First off, I’m very sorry to hear that you have to do this thing again. I’m also sorry about the late response—I managed to pass last year, so the details aren’t so fresh in my mind but I think I can remember enough of how I prepared for the section. The good news is that if you are having trouble with economics, I think it is one area that you can get control of. Conceptually, it is not one of the hardest. I think that the biggest problem with that section is that it is massive—it is one of the largest in terms of the number of pages with the fewest number of points that you can gain. So the real trick is to boil that material down into the key points.
So you have to guess what is testable in that twisting mass of material. First, I would pull out any formula in the chapter—they’re all fair game no matter how small or insignificant one seems.
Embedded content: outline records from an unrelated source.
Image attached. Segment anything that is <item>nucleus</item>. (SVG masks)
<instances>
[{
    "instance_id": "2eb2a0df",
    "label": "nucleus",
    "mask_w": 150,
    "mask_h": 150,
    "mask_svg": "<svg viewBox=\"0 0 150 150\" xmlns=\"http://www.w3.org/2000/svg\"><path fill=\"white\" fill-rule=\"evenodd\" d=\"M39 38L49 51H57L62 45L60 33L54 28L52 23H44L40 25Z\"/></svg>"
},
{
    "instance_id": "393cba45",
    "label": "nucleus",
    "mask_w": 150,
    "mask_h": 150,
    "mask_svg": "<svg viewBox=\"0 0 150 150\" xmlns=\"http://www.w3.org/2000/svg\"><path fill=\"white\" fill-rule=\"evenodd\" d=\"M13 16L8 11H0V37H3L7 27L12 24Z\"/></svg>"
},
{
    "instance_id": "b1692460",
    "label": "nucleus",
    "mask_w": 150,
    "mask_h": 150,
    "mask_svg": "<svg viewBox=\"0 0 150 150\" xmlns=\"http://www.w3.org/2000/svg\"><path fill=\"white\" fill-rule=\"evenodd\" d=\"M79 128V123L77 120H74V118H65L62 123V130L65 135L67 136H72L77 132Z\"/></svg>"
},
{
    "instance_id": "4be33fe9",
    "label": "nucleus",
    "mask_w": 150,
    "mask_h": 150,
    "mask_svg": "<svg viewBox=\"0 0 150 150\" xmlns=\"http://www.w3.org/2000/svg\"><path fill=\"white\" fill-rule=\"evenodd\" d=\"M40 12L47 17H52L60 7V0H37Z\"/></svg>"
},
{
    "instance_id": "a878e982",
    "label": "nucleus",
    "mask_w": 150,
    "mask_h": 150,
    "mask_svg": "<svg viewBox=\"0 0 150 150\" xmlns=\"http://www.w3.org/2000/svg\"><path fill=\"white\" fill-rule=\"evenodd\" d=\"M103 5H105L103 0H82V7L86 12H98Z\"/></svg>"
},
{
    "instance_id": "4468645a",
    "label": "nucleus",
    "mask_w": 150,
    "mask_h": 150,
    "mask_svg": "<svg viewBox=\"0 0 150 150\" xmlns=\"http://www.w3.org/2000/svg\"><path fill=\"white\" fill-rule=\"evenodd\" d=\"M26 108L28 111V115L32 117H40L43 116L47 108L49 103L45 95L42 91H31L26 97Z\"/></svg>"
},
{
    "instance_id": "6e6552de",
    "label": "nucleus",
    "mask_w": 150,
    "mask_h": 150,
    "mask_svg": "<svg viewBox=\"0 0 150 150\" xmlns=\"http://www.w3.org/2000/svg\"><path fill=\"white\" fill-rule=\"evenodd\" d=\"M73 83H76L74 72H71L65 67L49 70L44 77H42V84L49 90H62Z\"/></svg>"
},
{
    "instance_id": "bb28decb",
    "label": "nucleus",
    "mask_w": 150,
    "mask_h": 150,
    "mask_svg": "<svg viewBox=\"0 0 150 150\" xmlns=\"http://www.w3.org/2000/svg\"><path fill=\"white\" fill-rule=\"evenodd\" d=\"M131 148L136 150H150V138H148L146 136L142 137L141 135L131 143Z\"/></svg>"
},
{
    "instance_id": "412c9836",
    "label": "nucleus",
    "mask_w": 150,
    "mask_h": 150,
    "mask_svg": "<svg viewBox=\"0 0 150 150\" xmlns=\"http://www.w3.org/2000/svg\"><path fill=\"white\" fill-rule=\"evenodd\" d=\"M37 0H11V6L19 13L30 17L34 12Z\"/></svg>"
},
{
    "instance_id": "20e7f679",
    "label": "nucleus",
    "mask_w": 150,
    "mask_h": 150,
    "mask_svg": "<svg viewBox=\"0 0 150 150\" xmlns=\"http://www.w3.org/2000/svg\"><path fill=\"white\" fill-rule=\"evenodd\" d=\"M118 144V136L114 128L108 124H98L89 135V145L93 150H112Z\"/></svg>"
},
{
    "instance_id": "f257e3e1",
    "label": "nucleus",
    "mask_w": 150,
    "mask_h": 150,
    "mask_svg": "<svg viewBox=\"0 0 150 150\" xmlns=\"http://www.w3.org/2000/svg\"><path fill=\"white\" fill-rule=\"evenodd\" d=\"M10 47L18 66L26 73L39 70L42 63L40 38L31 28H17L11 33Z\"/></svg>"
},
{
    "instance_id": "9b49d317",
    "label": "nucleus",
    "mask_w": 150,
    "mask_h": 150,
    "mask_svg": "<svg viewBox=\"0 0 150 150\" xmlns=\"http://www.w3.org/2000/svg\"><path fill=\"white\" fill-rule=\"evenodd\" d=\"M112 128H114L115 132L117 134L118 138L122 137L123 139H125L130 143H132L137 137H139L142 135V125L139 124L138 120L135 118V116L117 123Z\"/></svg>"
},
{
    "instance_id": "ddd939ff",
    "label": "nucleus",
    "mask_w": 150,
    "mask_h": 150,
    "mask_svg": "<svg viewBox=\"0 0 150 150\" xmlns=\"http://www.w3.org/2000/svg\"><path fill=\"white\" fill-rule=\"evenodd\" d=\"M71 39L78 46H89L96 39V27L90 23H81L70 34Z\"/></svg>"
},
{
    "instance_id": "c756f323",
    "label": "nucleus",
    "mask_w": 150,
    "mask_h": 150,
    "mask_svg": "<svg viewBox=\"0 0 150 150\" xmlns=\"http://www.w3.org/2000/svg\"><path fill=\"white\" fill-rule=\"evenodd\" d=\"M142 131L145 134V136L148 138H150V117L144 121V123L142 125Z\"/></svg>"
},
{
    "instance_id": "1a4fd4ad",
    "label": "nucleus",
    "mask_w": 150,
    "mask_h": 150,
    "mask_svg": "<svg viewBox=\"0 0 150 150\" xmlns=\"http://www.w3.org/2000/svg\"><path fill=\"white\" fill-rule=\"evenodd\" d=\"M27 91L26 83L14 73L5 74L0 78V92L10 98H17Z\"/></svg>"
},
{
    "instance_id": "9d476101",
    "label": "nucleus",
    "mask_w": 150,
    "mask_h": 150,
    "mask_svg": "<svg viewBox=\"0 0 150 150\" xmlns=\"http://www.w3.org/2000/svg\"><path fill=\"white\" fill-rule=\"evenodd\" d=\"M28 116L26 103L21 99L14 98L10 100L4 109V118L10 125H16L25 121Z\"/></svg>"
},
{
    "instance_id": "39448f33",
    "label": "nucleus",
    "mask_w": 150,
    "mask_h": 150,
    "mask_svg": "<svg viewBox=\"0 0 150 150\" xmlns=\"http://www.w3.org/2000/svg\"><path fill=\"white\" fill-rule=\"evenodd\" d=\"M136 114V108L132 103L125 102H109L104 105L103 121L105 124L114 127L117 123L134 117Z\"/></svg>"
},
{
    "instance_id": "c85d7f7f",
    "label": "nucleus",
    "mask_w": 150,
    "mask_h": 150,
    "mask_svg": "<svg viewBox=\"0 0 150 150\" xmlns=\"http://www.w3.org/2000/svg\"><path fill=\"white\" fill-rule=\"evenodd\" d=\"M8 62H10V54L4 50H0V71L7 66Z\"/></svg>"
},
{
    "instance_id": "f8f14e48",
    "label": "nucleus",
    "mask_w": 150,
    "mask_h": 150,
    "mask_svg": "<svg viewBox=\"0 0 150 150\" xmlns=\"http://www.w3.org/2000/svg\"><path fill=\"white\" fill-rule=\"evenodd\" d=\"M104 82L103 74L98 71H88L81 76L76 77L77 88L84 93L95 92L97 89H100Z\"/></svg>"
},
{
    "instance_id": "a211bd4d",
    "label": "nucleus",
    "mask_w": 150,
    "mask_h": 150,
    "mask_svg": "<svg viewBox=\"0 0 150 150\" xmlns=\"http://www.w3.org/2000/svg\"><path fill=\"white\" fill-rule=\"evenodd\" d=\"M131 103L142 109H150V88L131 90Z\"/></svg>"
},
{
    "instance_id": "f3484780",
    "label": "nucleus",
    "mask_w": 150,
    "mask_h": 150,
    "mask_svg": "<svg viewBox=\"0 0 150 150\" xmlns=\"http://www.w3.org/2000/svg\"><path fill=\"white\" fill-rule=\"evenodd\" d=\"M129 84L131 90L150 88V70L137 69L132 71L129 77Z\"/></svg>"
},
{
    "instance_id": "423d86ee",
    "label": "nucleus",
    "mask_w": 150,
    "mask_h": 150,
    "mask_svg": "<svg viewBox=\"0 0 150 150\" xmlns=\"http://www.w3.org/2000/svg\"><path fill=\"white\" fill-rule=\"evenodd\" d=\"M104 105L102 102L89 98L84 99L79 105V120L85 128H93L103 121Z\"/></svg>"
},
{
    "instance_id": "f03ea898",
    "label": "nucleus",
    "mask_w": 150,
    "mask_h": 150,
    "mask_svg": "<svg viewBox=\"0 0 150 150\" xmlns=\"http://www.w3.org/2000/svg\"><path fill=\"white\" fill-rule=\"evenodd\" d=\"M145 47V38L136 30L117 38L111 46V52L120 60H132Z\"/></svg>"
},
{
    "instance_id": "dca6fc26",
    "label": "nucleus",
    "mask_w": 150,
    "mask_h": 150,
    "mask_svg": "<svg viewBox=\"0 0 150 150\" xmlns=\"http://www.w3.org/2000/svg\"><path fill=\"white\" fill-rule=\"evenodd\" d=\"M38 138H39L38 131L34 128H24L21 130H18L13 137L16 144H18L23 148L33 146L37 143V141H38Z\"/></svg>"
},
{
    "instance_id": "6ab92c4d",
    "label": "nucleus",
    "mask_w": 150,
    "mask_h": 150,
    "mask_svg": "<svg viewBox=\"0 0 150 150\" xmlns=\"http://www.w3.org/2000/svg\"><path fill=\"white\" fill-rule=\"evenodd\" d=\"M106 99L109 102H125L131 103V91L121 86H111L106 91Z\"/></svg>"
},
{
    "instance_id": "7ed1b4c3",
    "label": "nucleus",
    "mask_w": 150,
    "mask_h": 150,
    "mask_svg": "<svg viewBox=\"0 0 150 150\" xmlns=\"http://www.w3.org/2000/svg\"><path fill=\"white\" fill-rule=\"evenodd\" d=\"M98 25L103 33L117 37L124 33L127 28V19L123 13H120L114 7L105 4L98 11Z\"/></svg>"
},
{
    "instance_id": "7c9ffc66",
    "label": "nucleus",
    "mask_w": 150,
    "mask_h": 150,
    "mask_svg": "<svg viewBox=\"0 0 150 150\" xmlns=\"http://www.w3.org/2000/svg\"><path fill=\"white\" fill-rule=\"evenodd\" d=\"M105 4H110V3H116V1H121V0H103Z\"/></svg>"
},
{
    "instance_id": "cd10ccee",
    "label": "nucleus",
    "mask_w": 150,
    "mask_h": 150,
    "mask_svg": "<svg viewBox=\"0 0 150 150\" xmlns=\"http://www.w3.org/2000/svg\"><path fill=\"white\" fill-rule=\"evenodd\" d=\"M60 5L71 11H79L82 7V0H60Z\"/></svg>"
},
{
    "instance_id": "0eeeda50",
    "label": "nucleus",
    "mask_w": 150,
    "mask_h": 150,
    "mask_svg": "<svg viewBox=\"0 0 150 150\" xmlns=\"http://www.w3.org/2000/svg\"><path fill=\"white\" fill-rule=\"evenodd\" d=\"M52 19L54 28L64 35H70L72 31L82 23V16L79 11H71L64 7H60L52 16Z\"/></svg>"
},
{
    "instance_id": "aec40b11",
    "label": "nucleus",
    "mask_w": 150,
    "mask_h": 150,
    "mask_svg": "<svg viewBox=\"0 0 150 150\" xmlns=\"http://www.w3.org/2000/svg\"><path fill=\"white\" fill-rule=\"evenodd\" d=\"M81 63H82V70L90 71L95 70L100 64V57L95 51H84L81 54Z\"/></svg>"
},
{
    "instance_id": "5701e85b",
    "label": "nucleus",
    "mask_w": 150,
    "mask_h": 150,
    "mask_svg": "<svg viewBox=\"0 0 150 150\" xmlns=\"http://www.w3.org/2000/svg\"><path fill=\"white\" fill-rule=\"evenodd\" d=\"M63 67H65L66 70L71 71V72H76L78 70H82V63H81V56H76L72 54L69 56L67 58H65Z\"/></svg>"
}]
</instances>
I remember I made a list of formulas from that chapter that was one of the largest in the whole curriculum. But it’s obviously a lot more than just formulas. For example, in the 2007 test there was a question that was essentially asking nothing more than how to calculate the EBIT margin for an index. That question was actually a fraction of a large chapter on projecting the value of an index. The meaning of the chapter in its entirety was not tested—just that one point concerning the EBIT margin, so that’s what I mean about trying to boil things down to filter out what are the quantitative things that they can test. There is also a lot of qualitative material there that is very difficult to test and that isn’t where your focus should be. I think you also have to have the details down of the indicators section, even though it’s tedious and unlikely to be tested. I seem to remember that the 2008 test did ask a very specific question about how certain indicators functioned. The section about analysts’ biases is also fair game. That can be tricky because some of the terminology repeats the behavioral section and sometimes the terminology seems to diverge, so I think it is good to try to separate them if possible—that is, don’t answer a question on the economics section with something from the behavioral material.
In summary, the readings in Level 3 economics are essentially about strategic allocation (long-term capital market expectations), but that big picture is not what is tested. They will pull out fragments from that big picture, so keep breaking the sprawling material down into smaller, testable units with the formulas as the most basic of those units.